The Victorian government, meanwhile, is rolling out a new campaign called “Vaccine Champions” to ensure all communities are on board. Minister for Multicultural Affairs Ros Spence explained, “It’s important Victorians do their bit and get vaccinated – and we are indebted to faith leaders who play such a vital role in getting that important message out.”

ARK Centre’s Rabbi Gabi Kaltmann was vaccinated on Monday as part of the initiative, calling it “an important step to getting back to normal”.

“As a Victorian government Vaccine Champion, I urge everyone who is eligible to go and get vaccinated,” he said. “We want to be able to celebrate our lifecycle and communal events together and vaccinations are the key.”

The sentiment was echoed by Mount Scopus College principal Rabbi James Kennard. “My wife and I received the AstraZeneca jab just as soon as we were eligible and are now excited to be fully vaccinated,” he said.

“There may have been a risk, but there is a risk with every medicine, and with every crossing of the road – and the risk of becoming seriously ill with COVID is much greater.

“At Scopus, we are encouraging all eligible staff to get vaccinated.
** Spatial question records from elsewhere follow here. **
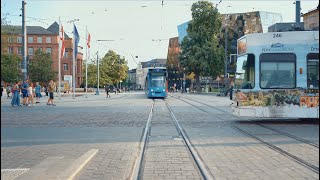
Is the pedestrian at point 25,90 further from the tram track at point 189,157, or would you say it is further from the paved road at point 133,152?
the tram track at point 189,157

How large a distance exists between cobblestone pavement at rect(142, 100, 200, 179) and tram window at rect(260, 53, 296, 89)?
4841 millimetres

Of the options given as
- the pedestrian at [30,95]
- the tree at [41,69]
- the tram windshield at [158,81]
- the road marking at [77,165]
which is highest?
the tree at [41,69]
I would encourage everyone to get whatever vaccine is available as soon as possible – for themselves, for their families and for the community around us.”

Rabbi Shlomo Kohn of Congregation Adass Israel concurred, telling The AJN, “the school and shule has strongly encouraged its staff to be vaccinated”.

However, while the vast majority of communal leaders are urging members to get the jab, The AJN understands that one ultra-Orthodox rabbi was speaking out against vaccination. The AJN tried to contact him but our calls were ignored.

“Any reports of this nature are very disappointing,” said Labor Member for Macnamara Josh Burns, who told The AJN, “Throughout the pandemic, the Rabbinical Council has led brilliantly and encouraged people to follow the health advice, and it is up to all of us to continue to do so.”

Burns, who has received the AstraZeneca shot, added, “Getting vaccinated is the most important thing for your health. To protect your family and friends, and to help your country get to the other side of this pandemic.”

Jewish Community Council of Victoria president Daniel Aghion also urged people “to become fully vaccinated at your earliest opportunity, as I have personally done”, emphasising, “The link between community-wide vaccination and returning to the regular rhythm of life we all love is clear.”

Acknowledging that people have concerns about getting the vaccine, Jewish Care CEO Bill Appleby stressed, “It is important we take this collective action and get vaccinated. The simple matter of it is vaccines save lives.

“Jewish Care has been working diligently to make sure our elders, clients, staff and volunteers are offered the vaccine to ensure as safe as possible an environment for all.”

He added, “As a community our strength is in our togetherness.”

Jewish business owners have jumped on board too. Local real estate icon Gary Peer told The AJN, “We are encouraging our team to be vaccinated and keen to have Melbourne and the world open and as safe as possible, once we are all vaccinated and out and about again.”